§ **TASK INPUTS**
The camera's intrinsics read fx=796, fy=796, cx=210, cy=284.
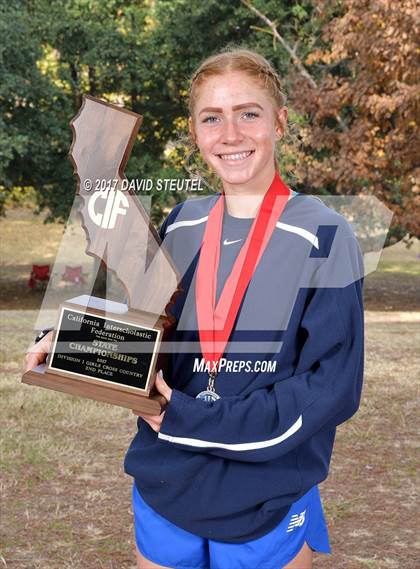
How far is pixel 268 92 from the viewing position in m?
2.18

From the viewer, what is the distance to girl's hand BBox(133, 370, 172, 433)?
6.92 feet

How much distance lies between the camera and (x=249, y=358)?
83.4 inches

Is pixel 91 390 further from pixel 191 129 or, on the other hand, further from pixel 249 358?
pixel 191 129

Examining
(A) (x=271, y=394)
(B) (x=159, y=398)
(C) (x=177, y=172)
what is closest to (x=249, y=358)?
(A) (x=271, y=394)

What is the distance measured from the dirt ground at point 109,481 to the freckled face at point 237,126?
272 cm

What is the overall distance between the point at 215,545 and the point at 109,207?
0.98 metres

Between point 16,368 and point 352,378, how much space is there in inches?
261

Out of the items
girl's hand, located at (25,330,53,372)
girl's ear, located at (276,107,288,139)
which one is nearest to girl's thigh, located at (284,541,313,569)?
girl's hand, located at (25,330,53,372)

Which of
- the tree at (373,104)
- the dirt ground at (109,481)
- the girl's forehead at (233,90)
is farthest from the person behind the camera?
the tree at (373,104)

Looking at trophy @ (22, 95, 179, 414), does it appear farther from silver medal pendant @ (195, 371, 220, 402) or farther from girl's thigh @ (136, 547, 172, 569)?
girl's thigh @ (136, 547, 172, 569)

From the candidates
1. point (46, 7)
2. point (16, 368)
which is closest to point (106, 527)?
point (16, 368)

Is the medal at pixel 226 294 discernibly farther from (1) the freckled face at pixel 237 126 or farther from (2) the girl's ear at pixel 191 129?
(2) the girl's ear at pixel 191 129

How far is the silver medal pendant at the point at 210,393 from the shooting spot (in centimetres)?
212

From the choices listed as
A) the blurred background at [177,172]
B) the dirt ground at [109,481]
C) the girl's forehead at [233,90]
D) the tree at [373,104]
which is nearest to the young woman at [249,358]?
→ the girl's forehead at [233,90]
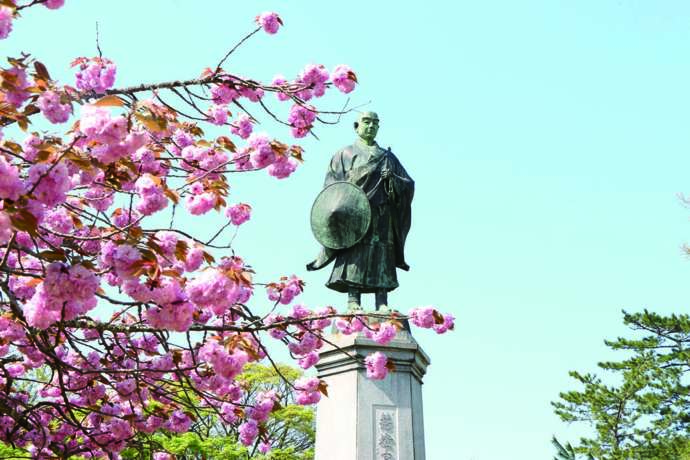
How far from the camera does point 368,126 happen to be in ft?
25.7

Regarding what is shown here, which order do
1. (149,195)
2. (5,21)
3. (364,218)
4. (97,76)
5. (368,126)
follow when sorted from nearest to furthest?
(5,21)
(149,195)
(97,76)
(364,218)
(368,126)

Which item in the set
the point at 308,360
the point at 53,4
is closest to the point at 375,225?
the point at 308,360

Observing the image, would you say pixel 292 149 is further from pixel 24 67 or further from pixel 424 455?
pixel 424 455

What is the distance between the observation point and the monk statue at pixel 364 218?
23.9ft

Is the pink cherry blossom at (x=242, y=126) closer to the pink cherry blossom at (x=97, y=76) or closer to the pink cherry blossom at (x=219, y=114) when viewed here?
the pink cherry blossom at (x=219, y=114)

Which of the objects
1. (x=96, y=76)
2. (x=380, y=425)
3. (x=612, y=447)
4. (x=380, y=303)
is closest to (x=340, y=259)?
(x=380, y=303)

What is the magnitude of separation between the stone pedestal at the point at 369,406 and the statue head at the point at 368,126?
7.93ft

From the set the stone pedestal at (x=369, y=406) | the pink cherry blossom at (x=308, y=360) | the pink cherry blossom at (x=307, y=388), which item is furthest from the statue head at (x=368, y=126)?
the pink cherry blossom at (x=307, y=388)

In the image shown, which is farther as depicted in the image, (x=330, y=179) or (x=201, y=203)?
(x=330, y=179)

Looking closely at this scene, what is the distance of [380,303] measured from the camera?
735 cm

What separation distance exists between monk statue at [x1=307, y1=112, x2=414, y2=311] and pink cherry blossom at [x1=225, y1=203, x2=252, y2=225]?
270 cm

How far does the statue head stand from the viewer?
25.7 ft

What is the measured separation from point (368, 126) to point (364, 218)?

§ **WHAT YOU WILL DO**
Return exactly the lines from the one containing "How far from" to the last line of the data, and nothing more.

§ **TASK RESPONSE**
How far from the camera does point 368,126 happen to be in ft?
25.7

Regarding what is shown here, which order do
1. (149,195)
2. (5,21)
3. (364,218)
4. (97,76)
5. (368,126)
follow when sorted from nearest to furthest?
(5,21)
(149,195)
(97,76)
(364,218)
(368,126)

Which item in the set
the point at 308,360
the point at 53,4
is closest to the point at 375,225?
the point at 308,360

Observing the image, would you say pixel 292 149 is further from pixel 24 67 or further from pixel 424 455?
pixel 424 455

What is the distance between the observation point and the monk statue at pixel 364 218?
23.9ft

Is the pink cherry blossom at (x=242, y=126) closer to the pink cherry blossom at (x=97, y=76) or closer to the pink cherry blossom at (x=219, y=114) when viewed here?
the pink cherry blossom at (x=219, y=114)

Which of the objects
1. (x=96, y=76)
2. (x=380, y=425)
3. (x=612, y=447)
4. (x=380, y=303)
is closest to (x=340, y=259)?
(x=380, y=303)

What is the magnitude of separation between the stone pedestal at the point at 369,406 and the statue head at the point at 368,126?
7.93ft

From the set the stone pedestal at (x=369, y=406) | the pink cherry blossom at (x=308, y=360) | the pink cherry blossom at (x=307, y=388), which item is furthest from the statue head at (x=368, y=126)?
the pink cherry blossom at (x=307, y=388)

In the image shown, which is farther as depicted in the image, (x=330, y=179) or (x=201, y=203)?
(x=330, y=179)

Looking closely at this scene, what is the distance of [380,303] measured from the camera?
735 cm

What separation distance exists between monk statue at [x1=307, y1=112, x2=414, y2=311] and pink cherry blossom at [x1=225, y1=203, x2=252, y2=225]?
270 cm

How far does the statue head stand from the viewer?
25.7 ft

What is the measured separation from point (368, 126) to point (364, 218)?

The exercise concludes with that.